Over the past decade or so, digital communication has greatly expanded and influenced writing styles and, by extension, classroom writing assignments.

One of the earliest projects to take advantage of this shift is Youth Voices, a school-based social network that encourages young people across the country and even globally to publish their writing and other creative work and engage in discussions around personal interests and inquiry-based research.

Founded way back in 2003 by a group of National Writing Project (NWP) teachers, Youth Voices started as an alternative site for classroom blog—a way to continue the conversation not only after class, but after the class had officially ended.

Paul Allison, an English teacher at Bronx Academy Senior High and one of Youth Voices founders, said during a recent NWP radio discussion that the site initially attempted to solve a couple of problems associated with classroom or individual student blog—namely, the amount of time it takes for students to get used to blog and the work involved in building an engaged community that comments and responds.

Listen Here: Connected Learning with Youth Voices

“Then the question becomes, ‘What do you with that blog when you’re done?’” 

Youth Voices solved the issue by providing an open and ongoing community. “People can come into it and leave it and then maybe they’ll have an English teacher down the line who will use it again,” said Allison.

The administrators even stopped using the word “blog,” favoring “discussion” instead, though these discussions are grouped into a blog format.

Students are encouraged to publish their own writing, as well as any multimedia they create—video, audio, images, even projects built on programming platforms such as Scratch. Teachers can review and correct posts.

“The heart of the site is asking students to find things that they are passionate and deeply interested in and to post about those things over time,” said Allison.

There are high standards set, however, to ensure that students deepen and support their arguments and compose thoughtful responses to each other. The “Guides” tab leads to detailed examples of how students should respond to a Wikipedia article, for example, or quote a source within a comment. Advanced users are eligible for Youth Voices badges and quests that align with Common Core learning standards.

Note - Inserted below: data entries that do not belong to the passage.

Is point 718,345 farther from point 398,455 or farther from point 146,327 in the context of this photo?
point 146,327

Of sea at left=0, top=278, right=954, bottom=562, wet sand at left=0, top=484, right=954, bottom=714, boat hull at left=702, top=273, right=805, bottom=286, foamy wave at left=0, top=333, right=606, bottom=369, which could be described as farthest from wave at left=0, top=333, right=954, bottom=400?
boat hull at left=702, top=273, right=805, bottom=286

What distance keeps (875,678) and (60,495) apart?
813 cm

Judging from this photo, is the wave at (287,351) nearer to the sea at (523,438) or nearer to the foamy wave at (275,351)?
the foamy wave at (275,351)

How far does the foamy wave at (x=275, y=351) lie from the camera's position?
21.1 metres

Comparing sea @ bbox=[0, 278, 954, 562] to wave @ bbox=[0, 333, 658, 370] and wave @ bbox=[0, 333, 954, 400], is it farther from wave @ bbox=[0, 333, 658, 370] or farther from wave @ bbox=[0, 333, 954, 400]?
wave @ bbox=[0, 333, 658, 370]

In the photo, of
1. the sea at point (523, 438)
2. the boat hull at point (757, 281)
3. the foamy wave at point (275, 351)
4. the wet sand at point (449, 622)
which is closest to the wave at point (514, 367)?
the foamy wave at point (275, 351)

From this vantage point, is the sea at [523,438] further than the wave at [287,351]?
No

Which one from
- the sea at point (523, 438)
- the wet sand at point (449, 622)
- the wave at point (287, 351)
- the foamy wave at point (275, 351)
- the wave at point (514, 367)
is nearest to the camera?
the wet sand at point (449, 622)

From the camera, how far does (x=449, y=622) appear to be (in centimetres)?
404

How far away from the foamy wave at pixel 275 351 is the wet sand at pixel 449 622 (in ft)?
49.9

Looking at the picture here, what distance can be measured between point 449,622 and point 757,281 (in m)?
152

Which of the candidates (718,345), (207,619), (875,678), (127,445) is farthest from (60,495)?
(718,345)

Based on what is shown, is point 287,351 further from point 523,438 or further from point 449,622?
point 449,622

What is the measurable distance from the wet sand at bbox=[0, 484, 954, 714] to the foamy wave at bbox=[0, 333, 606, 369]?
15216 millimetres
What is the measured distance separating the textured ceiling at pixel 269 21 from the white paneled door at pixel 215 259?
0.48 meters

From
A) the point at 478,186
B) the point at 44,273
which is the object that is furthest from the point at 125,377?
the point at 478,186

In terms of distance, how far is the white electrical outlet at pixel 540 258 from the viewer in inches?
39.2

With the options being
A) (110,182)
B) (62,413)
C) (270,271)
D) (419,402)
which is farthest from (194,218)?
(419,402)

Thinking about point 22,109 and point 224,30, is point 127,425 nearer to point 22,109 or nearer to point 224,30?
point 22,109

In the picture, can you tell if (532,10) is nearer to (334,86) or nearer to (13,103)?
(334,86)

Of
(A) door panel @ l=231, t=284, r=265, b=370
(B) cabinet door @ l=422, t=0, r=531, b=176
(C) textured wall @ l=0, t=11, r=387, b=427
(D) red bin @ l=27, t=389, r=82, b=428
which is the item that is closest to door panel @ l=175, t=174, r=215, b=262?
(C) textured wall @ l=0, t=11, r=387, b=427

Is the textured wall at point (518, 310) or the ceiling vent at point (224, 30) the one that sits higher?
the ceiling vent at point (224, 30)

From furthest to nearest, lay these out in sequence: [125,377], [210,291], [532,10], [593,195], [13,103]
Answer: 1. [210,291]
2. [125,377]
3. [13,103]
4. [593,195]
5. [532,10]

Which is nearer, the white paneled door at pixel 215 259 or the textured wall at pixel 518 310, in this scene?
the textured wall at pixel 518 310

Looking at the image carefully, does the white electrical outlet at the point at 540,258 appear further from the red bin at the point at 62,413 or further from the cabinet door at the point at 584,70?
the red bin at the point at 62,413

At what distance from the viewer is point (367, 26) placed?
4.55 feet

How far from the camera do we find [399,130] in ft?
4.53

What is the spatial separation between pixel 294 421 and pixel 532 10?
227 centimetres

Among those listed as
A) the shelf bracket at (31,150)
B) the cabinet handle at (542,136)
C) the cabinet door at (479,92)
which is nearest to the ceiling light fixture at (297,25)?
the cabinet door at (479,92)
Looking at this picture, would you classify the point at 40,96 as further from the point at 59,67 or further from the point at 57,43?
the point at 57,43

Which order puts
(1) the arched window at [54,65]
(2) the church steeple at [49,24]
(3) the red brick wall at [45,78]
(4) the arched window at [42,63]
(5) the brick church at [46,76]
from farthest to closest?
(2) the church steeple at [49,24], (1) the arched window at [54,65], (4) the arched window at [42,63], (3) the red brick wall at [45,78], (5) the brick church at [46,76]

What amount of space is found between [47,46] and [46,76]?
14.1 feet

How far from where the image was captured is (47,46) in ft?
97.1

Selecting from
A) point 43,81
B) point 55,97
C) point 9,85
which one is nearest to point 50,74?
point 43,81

Teachers can start discussions, too. Drawing from the dystopian novel “Divergent,” in which 16-year-olds select one of five tribal factions to join during a Choosing Ceremony, Scott Levy, a language arts teacher, recently asked middle school students in his summer program at Dwight-Englewood School in Englewood, N.J., to consider which faction they might have been born into and which they would choose. In addition to answering the question with supporting evidence, they offer constructive critiques of each other’s responses. 

The site also provides a community for teachers interested in working together and sharing curricula. Listen to the NWP radio show to learn how teachers from the New York City Writing Project and the Wasatch Range Writing Project are using Youth Voices with their students and what they’re learning from each other.

A lively study group for teachers using Youth Voices is run through P2PU, providing answers to technical questions as well as discussions on pedagogy and barriers to participation, such as limited computer resources and institutional support.